Consider the people in your life who embody this truth. The grandmother whose words still carry more weight in a single sentence than the entire output of a week-long conference. The retired teacher whose former students, now in their forties, still quote something she said in a Year 9 classroom three decades ago. The elderly man at the back of the church whose quiet presence during the prayer meeting carries a seasoning that the younger, louder, more energetic voices in the room cannot replicate, because his salt has been refined by decades of faithful living and the flavour it carries is deeper, richer, and more complex than anything youth can produce.

These people are the living proof of Psalm 92:14. They are still bearing fruit. They are still deshen, still raanan, still full of sap and luxuriant with life. Their bodies have slowed, their diaries have emptied, their public profiles have diminished, and yet the rooms they enter still taste different because of their presence. The salt held. The decades tested it, and it held.

This is the promise that February carries into the later chapters of your life. The identity you are exploring this month is permanent. It was placed on you before you achieved anything (Day 38), it was sealed with a covenant that has no expiry clause (Day 33), it was proven in valleys designed to test it (Day 39), and it was refined by fire that burned away everything except the genuine substance (Day 46). This identity does not retire when you do. It does not diminish when your energy diminishes. It does not lose its potency when your body loses its vigour. It remains, because salt remains, and what remains is still capable of doing everything it was created to do.

You are going to be salty for a very long time. The decades ahead of you are decades of continued fruitfulness, continued seasoning, continued preservation, and continued healing, because the substance that makes all of this possible has no expiry date and the God who placed it in you has no intention of removing it. The tree is still green. The branches are still heavy. The sap is still running. And the world still needs what you carry, whether you carry it at thirty or at ninety-three.
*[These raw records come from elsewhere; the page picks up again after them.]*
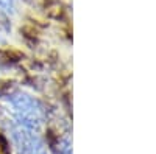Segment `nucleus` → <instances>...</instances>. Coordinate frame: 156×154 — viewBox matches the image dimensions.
<instances>
[{
	"label": "nucleus",
	"mask_w": 156,
	"mask_h": 154,
	"mask_svg": "<svg viewBox=\"0 0 156 154\" xmlns=\"http://www.w3.org/2000/svg\"><path fill=\"white\" fill-rule=\"evenodd\" d=\"M0 5L5 6L6 9H9V8H12V0H0Z\"/></svg>",
	"instance_id": "obj_1"
},
{
	"label": "nucleus",
	"mask_w": 156,
	"mask_h": 154,
	"mask_svg": "<svg viewBox=\"0 0 156 154\" xmlns=\"http://www.w3.org/2000/svg\"><path fill=\"white\" fill-rule=\"evenodd\" d=\"M33 154H45V152H44V149H42V148H36Z\"/></svg>",
	"instance_id": "obj_2"
}]
</instances>
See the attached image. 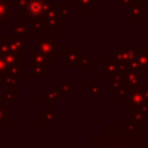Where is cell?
<instances>
[{
	"instance_id": "9c48e42d",
	"label": "cell",
	"mask_w": 148,
	"mask_h": 148,
	"mask_svg": "<svg viewBox=\"0 0 148 148\" xmlns=\"http://www.w3.org/2000/svg\"><path fill=\"white\" fill-rule=\"evenodd\" d=\"M135 0H118V5L120 7H127V5H131Z\"/></svg>"
},
{
	"instance_id": "6da1fadb",
	"label": "cell",
	"mask_w": 148,
	"mask_h": 148,
	"mask_svg": "<svg viewBox=\"0 0 148 148\" xmlns=\"http://www.w3.org/2000/svg\"><path fill=\"white\" fill-rule=\"evenodd\" d=\"M52 7L51 0H27L22 14L27 20L40 18L47 13V10Z\"/></svg>"
},
{
	"instance_id": "52a82bcc",
	"label": "cell",
	"mask_w": 148,
	"mask_h": 148,
	"mask_svg": "<svg viewBox=\"0 0 148 148\" xmlns=\"http://www.w3.org/2000/svg\"><path fill=\"white\" fill-rule=\"evenodd\" d=\"M26 3H27V0H12V3H10V4H12L13 7L17 8L18 12L22 13V12H23V9H25Z\"/></svg>"
},
{
	"instance_id": "8992f818",
	"label": "cell",
	"mask_w": 148,
	"mask_h": 148,
	"mask_svg": "<svg viewBox=\"0 0 148 148\" xmlns=\"http://www.w3.org/2000/svg\"><path fill=\"white\" fill-rule=\"evenodd\" d=\"M77 5H78L79 8H82V10L83 12H87L88 10L90 7H92L95 3V0H77Z\"/></svg>"
},
{
	"instance_id": "277c9868",
	"label": "cell",
	"mask_w": 148,
	"mask_h": 148,
	"mask_svg": "<svg viewBox=\"0 0 148 148\" xmlns=\"http://www.w3.org/2000/svg\"><path fill=\"white\" fill-rule=\"evenodd\" d=\"M146 8H143L140 5V3L139 1H134L133 4H131V10H130V16L131 17H140L142 13L146 12Z\"/></svg>"
},
{
	"instance_id": "ba28073f",
	"label": "cell",
	"mask_w": 148,
	"mask_h": 148,
	"mask_svg": "<svg viewBox=\"0 0 148 148\" xmlns=\"http://www.w3.org/2000/svg\"><path fill=\"white\" fill-rule=\"evenodd\" d=\"M60 16H64V17H70L72 14V9L68 7H60Z\"/></svg>"
},
{
	"instance_id": "3957f363",
	"label": "cell",
	"mask_w": 148,
	"mask_h": 148,
	"mask_svg": "<svg viewBox=\"0 0 148 148\" xmlns=\"http://www.w3.org/2000/svg\"><path fill=\"white\" fill-rule=\"evenodd\" d=\"M10 5L9 0H0V23H5V21L10 16Z\"/></svg>"
},
{
	"instance_id": "7a4b0ae2",
	"label": "cell",
	"mask_w": 148,
	"mask_h": 148,
	"mask_svg": "<svg viewBox=\"0 0 148 148\" xmlns=\"http://www.w3.org/2000/svg\"><path fill=\"white\" fill-rule=\"evenodd\" d=\"M36 46L44 52H56L57 49V38H36Z\"/></svg>"
},
{
	"instance_id": "30bf717a",
	"label": "cell",
	"mask_w": 148,
	"mask_h": 148,
	"mask_svg": "<svg viewBox=\"0 0 148 148\" xmlns=\"http://www.w3.org/2000/svg\"><path fill=\"white\" fill-rule=\"evenodd\" d=\"M4 72V64H3V61L0 60V73Z\"/></svg>"
},
{
	"instance_id": "5b68a950",
	"label": "cell",
	"mask_w": 148,
	"mask_h": 148,
	"mask_svg": "<svg viewBox=\"0 0 148 148\" xmlns=\"http://www.w3.org/2000/svg\"><path fill=\"white\" fill-rule=\"evenodd\" d=\"M13 33L17 36H25L29 34V29L25 25H22V23H18V25L13 26Z\"/></svg>"
}]
</instances>
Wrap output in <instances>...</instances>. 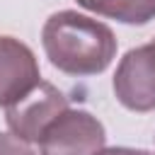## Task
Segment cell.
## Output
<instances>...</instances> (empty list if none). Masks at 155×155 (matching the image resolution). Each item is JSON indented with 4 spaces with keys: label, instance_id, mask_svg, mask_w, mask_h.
Segmentation results:
<instances>
[{
    "label": "cell",
    "instance_id": "1",
    "mask_svg": "<svg viewBox=\"0 0 155 155\" xmlns=\"http://www.w3.org/2000/svg\"><path fill=\"white\" fill-rule=\"evenodd\" d=\"M44 53L53 68L65 75H97L109 68L116 56L114 31L87 15L61 10L44 22Z\"/></svg>",
    "mask_w": 155,
    "mask_h": 155
},
{
    "label": "cell",
    "instance_id": "2",
    "mask_svg": "<svg viewBox=\"0 0 155 155\" xmlns=\"http://www.w3.org/2000/svg\"><path fill=\"white\" fill-rule=\"evenodd\" d=\"M107 133L97 116L85 109L61 111L41 133V155H97L104 148Z\"/></svg>",
    "mask_w": 155,
    "mask_h": 155
},
{
    "label": "cell",
    "instance_id": "3",
    "mask_svg": "<svg viewBox=\"0 0 155 155\" xmlns=\"http://www.w3.org/2000/svg\"><path fill=\"white\" fill-rule=\"evenodd\" d=\"M65 109H68L65 94L56 85L39 80L24 97L7 104L5 121L17 138L27 143H39L44 128Z\"/></svg>",
    "mask_w": 155,
    "mask_h": 155
},
{
    "label": "cell",
    "instance_id": "4",
    "mask_svg": "<svg viewBox=\"0 0 155 155\" xmlns=\"http://www.w3.org/2000/svg\"><path fill=\"white\" fill-rule=\"evenodd\" d=\"M114 94L131 111L155 109V44L136 46L124 53L114 73Z\"/></svg>",
    "mask_w": 155,
    "mask_h": 155
},
{
    "label": "cell",
    "instance_id": "5",
    "mask_svg": "<svg viewBox=\"0 0 155 155\" xmlns=\"http://www.w3.org/2000/svg\"><path fill=\"white\" fill-rule=\"evenodd\" d=\"M39 82L34 51L15 36H0V104L7 107Z\"/></svg>",
    "mask_w": 155,
    "mask_h": 155
},
{
    "label": "cell",
    "instance_id": "6",
    "mask_svg": "<svg viewBox=\"0 0 155 155\" xmlns=\"http://www.w3.org/2000/svg\"><path fill=\"white\" fill-rule=\"evenodd\" d=\"M78 5L124 24H148L155 19V0H78Z\"/></svg>",
    "mask_w": 155,
    "mask_h": 155
},
{
    "label": "cell",
    "instance_id": "7",
    "mask_svg": "<svg viewBox=\"0 0 155 155\" xmlns=\"http://www.w3.org/2000/svg\"><path fill=\"white\" fill-rule=\"evenodd\" d=\"M0 155H34V150L15 133H0Z\"/></svg>",
    "mask_w": 155,
    "mask_h": 155
},
{
    "label": "cell",
    "instance_id": "8",
    "mask_svg": "<svg viewBox=\"0 0 155 155\" xmlns=\"http://www.w3.org/2000/svg\"><path fill=\"white\" fill-rule=\"evenodd\" d=\"M97 155H153V153L140 150V148H124V145H116V148H102Z\"/></svg>",
    "mask_w": 155,
    "mask_h": 155
},
{
    "label": "cell",
    "instance_id": "9",
    "mask_svg": "<svg viewBox=\"0 0 155 155\" xmlns=\"http://www.w3.org/2000/svg\"><path fill=\"white\" fill-rule=\"evenodd\" d=\"M153 44H155V39H153Z\"/></svg>",
    "mask_w": 155,
    "mask_h": 155
}]
</instances>
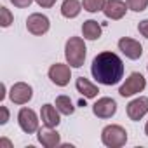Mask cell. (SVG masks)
<instances>
[{
  "label": "cell",
  "mask_w": 148,
  "mask_h": 148,
  "mask_svg": "<svg viewBox=\"0 0 148 148\" xmlns=\"http://www.w3.org/2000/svg\"><path fill=\"white\" fill-rule=\"evenodd\" d=\"M101 141L108 148H120L127 143V131L122 125L112 124L101 131Z\"/></svg>",
  "instance_id": "obj_3"
},
{
  "label": "cell",
  "mask_w": 148,
  "mask_h": 148,
  "mask_svg": "<svg viewBox=\"0 0 148 148\" xmlns=\"http://www.w3.org/2000/svg\"><path fill=\"white\" fill-rule=\"evenodd\" d=\"M92 113L98 119H112L117 113V103L112 98H99L92 105Z\"/></svg>",
  "instance_id": "obj_8"
},
{
  "label": "cell",
  "mask_w": 148,
  "mask_h": 148,
  "mask_svg": "<svg viewBox=\"0 0 148 148\" xmlns=\"http://www.w3.org/2000/svg\"><path fill=\"white\" fill-rule=\"evenodd\" d=\"M145 87H146L145 77L141 75V73L134 71V73H131V75H129V79H125V82L120 86L119 94H120L122 98H129V96H134V94L141 92Z\"/></svg>",
  "instance_id": "obj_4"
},
{
  "label": "cell",
  "mask_w": 148,
  "mask_h": 148,
  "mask_svg": "<svg viewBox=\"0 0 148 148\" xmlns=\"http://www.w3.org/2000/svg\"><path fill=\"white\" fill-rule=\"evenodd\" d=\"M82 35L87 40H98L101 37V25L94 19H87L82 25Z\"/></svg>",
  "instance_id": "obj_16"
},
{
  "label": "cell",
  "mask_w": 148,
  "mask_h": 148,
  "mask_svg": "<svg viewBox=\"0 0 148 148\" xmlns=\"http://www.w3.org/2000/svg\"><path fill=\"white\" fill-rule=\"evenodd\" d=\"M38 141L45 148H56L61 145V136L58 131H54V127L45 125L44 129H38Z\"/></svg>",
  "instance_id": "obj_13"
},
{
  "label": "cell",
  "mask_w": 148,
  "mask_h": 148,
  "mask_svg": "<svg viewBox=\"0 0 148 148\" xmlns=\"http://www.w3.org/2000/svg\"><path fill=\"white\" fill-rule=\"evenodd\" d=\"M35 2H37L40 7H44V9H49V7H52V5L56 4V0H35Z\"/></svg>",
  "instance_id": "obj_25"
},
{
  "label": "cell",
  "mask_w": 148,
  "mask_h": 148,
  "mask_svg": "<svg viewBox=\"0 0 148 148\" xmlns=\"http://www.w3.org/2000/svg\"><path fill=\"white\" fill-rule=\"evenodd\" d=\"M0 91H2V92H0V99H4L5 98V84L0 86Z\"/></svg>",
  "instance_id": "obj_26"
},
{
  "label": "cell",
  "mask_w": 148,
  "mask_h": 148,
  "mask_svg": "<svg viewBox=\"0 0 148 148\" xmlns=\"http://www.w3.org/2000/svg\"><path fill=\"white\" fill-rule=\"evenodd\" d=\"M86 56H87V49H86V44L80 37H70L66 40L64 58L71 68H80L86 61Z\"/></svg>",
  "instance_id": "obj_2"
},
{
  "label": "cell",
  "mask_w": 148,
  "mask_h": 148,
  "mask_svg": "<svg viewBox=\"0 0 148 148\" xmlns=\"http://www.w3.org/2000/svg\"><path fill=\"white\" fill-rule=\"evenodd\" d=\"M0 145H4V146H11V143H9L7 139H2V141H0Z\"/></svg>",
  "instance_id": "obj_27"
},
{
  "label": "cell",
  "mask_w": 148,
  "mask_h": 148,
  "mask_svg": "<svg viewBox=\"0 0 148 148\" xmlns=\"http://www.w3.org/2000/svg\"><path fill=\"white\" fill-rule=\"evenodd\" d=\"M9 98H11V101L14 105H26L33 98V89L25 82H18V84H14L11 87Z\"/></svg>",
  "instance_id": "obj_7"
},
{
  "label": "cell",
  "mask_w": 148,
  "mask_h": 148,
  "mask_svg": "<svg viewBox=\"0 0 148 148\" xmlns=\"http://www.w3.org/2000/svg\"><path fill=\"white\" fill-rule=\"evenodd\" d=\"M127 9H129L127 4L122 2V0H106V2H105V7H103V12H105V16H106L108 19L119 21V19H122V18L125 16Z\"/></svg>",
  "instance_id": "obj_10"
},
{
  "label": "cell",
  "mask_w": 148,
  "mask_h": 148,
  "mask_svg": "<svg viewBox=\"0 0 148 148\" xmlns=\"http://www.w3.org/2000/svg\"><path fill=\"white\" fill-rule=\"evenodd\" d=\"M26 28H28V32H30L32 35L40 37V35H45V33L49 32L51 23H49V18H47V16L35 12V14H30V16H28V19H26Z\"/></svg>",
  "instance_id": "obj_5"
},
{
  "label": "cell",
  "mask_w": 148,
  "mask_h": 148,
  "mask_svg": "<svg viewBox=\"0 0 148 148\" xmlns=\"http://www.w3.org/2000/svg\"><path fill=\"white\" fill-rule=\"evenodd\" d=\"M18 122H19V127L26 134H32V132L38 131V119H37V113L32 108H21L19 113H18Z\"/></svg>",
  "instance_id": "obj_9"
},
{
  "label": "cell",
  "mask_w": 148,
  "mask_h": 148,
  "mask_svg": "<svg viewBox=\"0 0 148 148\" xmlns=\"http://www.w3.org/2000/svg\"><path fill=\"white\" fill-rule=\"evenodd\" d=\"M146 113H148V98H145V96H139L127 105V117L134 122L141 120Z\"/></svg>",
  "instance_id": "obj_12"
},
{
  "label": "cell",
  "mask_w": 148,
  "mask_h": 148,
  "mask_svg": "<svg viewBox=\"0 0 148 148\" xmlns=\"http://www.w3.org/2000/svg\"><path fill=\"white\" fill-rule=\"evenodd\" d=\"M91 73L96 79V82L103 86H115L124 77V63L115 52L105 51L92 59Z\"/></svg>",
  "instance_id": "obj_1"
},
{
  "label": "cell",
  "mask_w": 148,
  "mask_h": 148,
  "mask_svg": "<svg viewBox=\"0 0 148 148\" xmlns=\"http://www.w3.org/2000/svg\"><path fill=\"white\" fill-rule=\"evenodd\" d=\"M40 117H42V122L47 125V127H58L61 119H59V110L52 105H44L42 110H40Z\"/></svg>",
  "instance_id": "obj_14"
},
{
  "label": "cell",
  "mask_w": 148,
  "mask_h": 148,
  "mask_svg": "<svg viewBox=\"0 0 148 148\" xmlns=\"http://www.w3.org/2000/svg\"><path fill=\"white\" fill-rule=\"evenodd\" d=\"M75 87H77V91H79L80 94H84L86 98H96L98 92H99V89H98L94 84H91L87 79H84V77H79V79H77Z\"/></svg>",
  "instance_id": "obj_17"
},
{
  "label": "cell",
  "mask_w": 148,
  "mask_h": 148,
  "mask_svg": "<svg viewBox=\"0 0 148 148\" xmlns=\"http://www.w3.org/2000/svg\"><path fill=\"white\" fill-rule=\"evenodd\" d=\"M0 124H7V120H9V110H7V106H0Z\"/></svg>",
  "instance_id": "obj_23"
},
{
  "label": "cell",
  "mask_w": 148,
  "mask_h": 148,
  "mask_svg": "<svg viewBox=\"0 0 148 148\" xmlns=\"http://www.w3.org/2000/svg\"><path fill=\"white\" fill-rule=\"evenodd\" d=\"M105 2L106 0H82V7L87 12H98V11H103Z\"/></svg>",
  "instance_id": "obj_19"
},
{
  "label": "cell",
  "mask_w": 148,
  "mask_h": 148,
  "mask_svg": "<svg viewBox=\"0 0 148 148\" xmlns=\"http://www.w3.org/2000/svg\"><path fill=\"white\" fill-rule=\"evenodd\" d=\"M56 108L63 115H71L75 112V106H73V103H71V99L68 96H58L56 98Z\"/></svg>",
  "instance_id": "obj_18"
},
{
  "label": "cell",
  "mask_w": 148,
  "mask_h": 148,
  "mask_svg": "<svg viewBox=\"0 0 148 148\" xmlns=\"http://www.w3.org/2000/svg\"><path fill=\"white\" fill-rule=\"evenodd\" d=\"M11 2H12L16 7H19V9H25V7H30V5H32V2H33V0H11Z\"/></svg>",
  "instance_id": "obj_24"
},
{
  "label": "cell",
  "mask_w": 148,
  "mask_h": 148,
  "mask_svg": "<svg viewBox=\"0 0 148 148\" xmlns=\"http://www.w3.org/2000/svg\"><path fill=\"white\" fill-rule=\"evenodd\" d=\"M119 49L125 54V58L129 59H139L143 56V47L138 40L131 38V37H122L119 40Z\"/></svg>",
  "instance_id": "obj_11"
},
{
  "label": "cell",
  "mask_w": 148,
  "mask_h": 148,
  "mask_svg": "<svg viewBox=\"0 0 148 148\" xmlns=\"http://www.w3.org/2000/svg\"><path fill=\"white\" fill-rule=\"evenodd\" d=\"M138 32H139L145 38H148V19L139 21V25H138Z\"/></svg>",
  "instance_id": "obj_22"
},
{
  "label": "cell",
  "mask_w": 148,
  "mask_h": 148,
  "mask_svg": "<svg viewBox=\"0 0 148 148\" xmlns=\"http://www.w3.org/2000/svg\"><path fill=\"white\" fill-rule=\"evenodd\" d=\"M80 11H82V4L79 2V0H64V2L61 4V14L66 19L77 18L80 14Z\"/></svg>",
  "instance_id": "obj_15"
},
{
  "label": "cell",
  "mask_w": 148,
  "mask_h": 148,
  "mask_svg": "<svg viewBox=\"0 0 148 148\" xmlns=\"http://www.w3.org/2000/svg\"><path fill=\"white\" fill-rule=\"evenodd\" d=\"M127 7L134 12H143L148 7V0H127Z\"/></svg>",
  "instance_id": "obj_21"
},
{
  "label": "cell",
  "mask_w": 148,
  "mask_h": 148,
  "mask_svg": "<svg viewBox=\"0 0 148 148\" xmlns=\"http://www.w3.org/2000/svg\"><path fill=\"white\" fill-rule=\"evenodd\" d=\"M145 132H146V136H148V122H146V125H145Z\"/></svg>",
  "instance_id": "obj_28"
},
{
  "label": "cell",
  "mask_w": 148,
  "mask_h": 148,
  "mask_svg": "<svg viewBox=\"0 0 148 148\" xmlns=\"http://www.w3.org/2000/svg\"><path fill=\"white\" fill-rule=\"evenodd\" d=\"M11 23H12V14H11V11L7 9V7H0V26L2 28H7V26H11Z\"/></svg>",
  "instance_id": "obj_20"
},
{
  "label": "cell",
  "mask_w": 148,
  "mask_h": 148,
  "mask_svg": "<svg viewBox=\"0 0 148 148\" xmlns=\"http://www.w3.org/2000/svg\"><path fill=\"white\" fill-rule=\"evenodd\" d=\"M49 79L52 84L59 86V87H64L68 86L70 79H71V71H70V66L68 64H61V63H56L49 68Z\"/></svg>",
  "instance_id": "obj_6"
},
{
  "label": "cell",
  "mask_w": 148,
  "mask_h": 148,
  "mask_svg": "<svg viewBox=\"0 0 148 148\" xmlns=\"http://www.w3.org/2000/svg\"><path fill=\"white\" fill-rule=\"evenodd\" d=\"M146 68H148V64H146Z\"/></svg>",
  "instance_id": "obj_29"
}]
</instances>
Stay fresh. Stay green. Stay salty. The best fruit often grows on the oldest branches.


Declaration

My salt has no expiry date. The substance I carry today is the same substance I will carry in every season that follows, because salt does not degrade with time and the identity God placed in me does not retire when my body slows. I am deshen and raanan, full of sap and luxuriant with life, and the rooms I enter in my later years will taste of my presence with the same potency they carry today. I bear fruit in every season, including the ones the world expects to be barren. My branches are heavy. My leaves are green. My salt is as chemically active as the day it was first placed in my jar, and the decades that lie ahead of me are decades of continued service, continued flavour, and continued fruitfulness. I am still salty, and I always will be.